— What you should do —
Set down all of the data exactly as it appears.

"""

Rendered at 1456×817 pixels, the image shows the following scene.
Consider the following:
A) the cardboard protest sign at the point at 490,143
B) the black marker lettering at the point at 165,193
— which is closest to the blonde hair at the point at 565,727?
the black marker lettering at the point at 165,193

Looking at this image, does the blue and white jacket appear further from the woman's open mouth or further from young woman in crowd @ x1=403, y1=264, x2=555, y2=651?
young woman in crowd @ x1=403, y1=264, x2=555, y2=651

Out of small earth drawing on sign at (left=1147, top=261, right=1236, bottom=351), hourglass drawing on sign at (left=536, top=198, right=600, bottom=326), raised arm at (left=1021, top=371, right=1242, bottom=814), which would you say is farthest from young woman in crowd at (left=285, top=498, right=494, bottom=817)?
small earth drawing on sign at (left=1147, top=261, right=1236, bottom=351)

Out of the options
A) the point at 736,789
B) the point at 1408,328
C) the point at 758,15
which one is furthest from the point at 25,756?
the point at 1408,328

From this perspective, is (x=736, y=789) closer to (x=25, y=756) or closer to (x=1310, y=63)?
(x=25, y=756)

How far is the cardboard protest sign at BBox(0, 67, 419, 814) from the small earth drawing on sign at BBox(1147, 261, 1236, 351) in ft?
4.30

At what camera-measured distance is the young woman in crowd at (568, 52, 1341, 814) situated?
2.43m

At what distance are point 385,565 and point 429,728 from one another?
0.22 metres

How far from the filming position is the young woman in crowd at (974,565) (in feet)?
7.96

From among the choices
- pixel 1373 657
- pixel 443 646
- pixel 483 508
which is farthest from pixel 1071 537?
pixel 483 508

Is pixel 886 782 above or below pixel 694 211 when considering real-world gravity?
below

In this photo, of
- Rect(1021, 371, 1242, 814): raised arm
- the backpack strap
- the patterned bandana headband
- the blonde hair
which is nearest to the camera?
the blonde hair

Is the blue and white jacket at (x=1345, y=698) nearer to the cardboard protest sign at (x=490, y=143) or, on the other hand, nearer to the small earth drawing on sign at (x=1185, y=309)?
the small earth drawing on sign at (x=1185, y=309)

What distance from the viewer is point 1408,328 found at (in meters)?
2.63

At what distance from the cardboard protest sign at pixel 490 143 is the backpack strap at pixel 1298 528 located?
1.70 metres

"""

— Task solution —
Rendered at 1456×817 pixels, the image shows the following scene.
Consider the following:
A) the cardboard protest sign at the point at 490,143
B) the black marker lettering at the point at 165,193
— which is closest to the blonde hair at the point at 565,727?
the black marker lettering at the point at 165,193

Looking at this image, does the blue and white jacket appear further from the woman's open mouth or further from young woman in crowd @ x1=403, y1=264, x2=555, y2=651?
young woman in crowd @ x1=403, y1=264, x2=555, y2=651

Out of small earth drawing on sign at (left=1147, top=261, right=1236, bottom=351), hourglass drawing on sign at (left=536, top=198, right=600, bottom=326), raised arm at (left=1021, top=371, right=1242, bottom=814), which would you say is farthest from young woman in crowd at (left=285, top=498, right=494, bottom=817)?
small earth drawing on sign at (left=1147, top=261, right=1236, bottom=351)

Out of the options
A) the point at 736,789
B) the point at 1408,328
C) the point at 758,15
which one is furthest from the point at 25,756?
the point at 1408,328

From this perspective, is (x=736, y=789) closer to (x=25, y=756) or closer to (x=1310, y=63)?
(x=25, y=756)

How far is the cardboard protest sign at BBox(0, 67, 419, 814) from the small earth drawing on sign at BBox(1147, 261, 1236, 351) in ft?
4.30

At what camera-measured distance is the young woman in crowd at (568, 52, 1341, 814) situated?
2.43m

At what distance are point 385,565 and point 429,728 from one another?
0.22 metres

How far from the filming position is the young woman in crowd at (974,565) (in feet)?
7.96

From among the choices
- pixel 1373 657
- pixel 443 646
- pixel 483 508
which is farthest from pixel 1071 537?
pixel 483 508

Is pixel 886 782 above or below pixel 694 211 when considering real-world gravity?
below

In this photo, of
- Rect(1021, 371, 1242, 814): raised arm
- the backpack strap
- the patterned bandana headband
- the blonde hair
which is nearest to the camera?
the blonde hair

Is the blue and white jacket at (x=1345, y=698) nearer to the cardboard protest sign at (x=490, y=143) or, on the other hand, nearer to the small earth drawing on sign at (x=1185, y=309)?
the small earth drawing on sign at (x=1185, y=309)

What distance from the viewer is point 1408,328 found at (in meters)?
2.63

At what distance from the cardboard protest sign at pixel 490 143 is the backpack strap at pixel 1298 528 located?
1.70 metres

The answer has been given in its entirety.